------ Document excerpt ------

Portability: the code should be easy to use and valid no matter what is the target machine or the context of the usage (to a reasonable extent).
- We should offer several ways of storing and processing Yoakke IR. It should be able to be represented, as a bare minimum, both as a serializable in-memory data structure (performance-efficient) AND a deserializable bytecode format for persistent storage file systems (storage-efficient).
- Instructions and concepts should not make assumptions about the underlying platform and infrastructure, to a reasonable extent.

Preamble: defining a syntax

I think the first step is defining a syntax that can be used to quickly and effectively share and talk about Yoakke IR. This syntax will be useful for discussions between collaborators and users of Yoakke, for bug reports, for community questions... This answers one of the original questions raised in the original comment: yes, we should have a canonical textual representation for Yoakke IR, and this textual representation should extend to the extensions made by users. This means, for example, that creating a macro would require the user to give it a name and then it would be printed following the same syntax rules that built-in basic instructions use. And, in order to enforce this canonical representation and be able to benefit from it, we should implement an utility capable of emitting this canonical textual representation automatically from at least one (but ideally all) of the execution-compatible forms of Yoakke IR (e.g. in-memory data structure, bytecode...).

This is an example function in C:

int sum(int a, int b) {
  return a + b;
}

and this is a summary of the same function as unoptimized LLVM IR:

define i32 @sum(i32 %a, i32 %b) #0 {
entry:
  %a.addr = alloca i32, align 4
  %b.addr = alloca i32, align 4
  store i32 %a, i32* %a.addr, align 4
  store i32 %b, i32* %b.addr, align 4
  %0 = load i32* %a.addr, align 4
  %1 = load i32* %b.addr, align 4
  %add = add nsw i32 %0, %1
  ret i32 %add
}

attributes #0 = { nounwind ssp uwtable ... }

This is the same function in the proposed Yoakke IR language (also doing the same "useless" operations to be fair and to show syntax):

attributes #0 = [ foo, bar, baz ... ]

procedure @sum(a i32, b i32) -> i32 #0 {
entry(%0 i32, %1 i32):
  store a i32 -> %0 i32*
  store b i32 -> %1 i32*
  va i32 = load %0 i32*
  vb i32 = load %1 i32*
  result i32 = add va i32, vb i32 [ overflow = saturate ]
  ret result i32
}

Symbols (bindings) use no symbols, like for example result. In case a name cannot be found or is not relevant, a symbol can be created with % followed by a number (e.g. %0). The symbol @sum starts with @ because it is not local.

------ Rows ------

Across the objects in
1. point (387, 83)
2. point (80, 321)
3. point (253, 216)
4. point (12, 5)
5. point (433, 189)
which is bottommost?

------

[Instructions to follow] Echo the stretch of the Yoakke IR proposal from "procedure @sum(a i32, b" through "is not local.".

[The solution]
procedure @sum(a i32, b i32) -> i32 #0 {
entry(%0 i32, %1 i32):
  store a i32 -> %0 i32*
  store b i32 -> %1 i32*
  va i32 = load %0 i32*
  vb i32 = load %1 i32*
  result i32 = add va i32, vb i32 [ overflow = saturate ]
  ret result i32
}

Symbols (bindings) use no symbols, like for example result. In case a name cannot be found or is not relevant, a symbol can be created with % followed by a number (e.g. %0). The symbol @sum starts with @ because it is not local.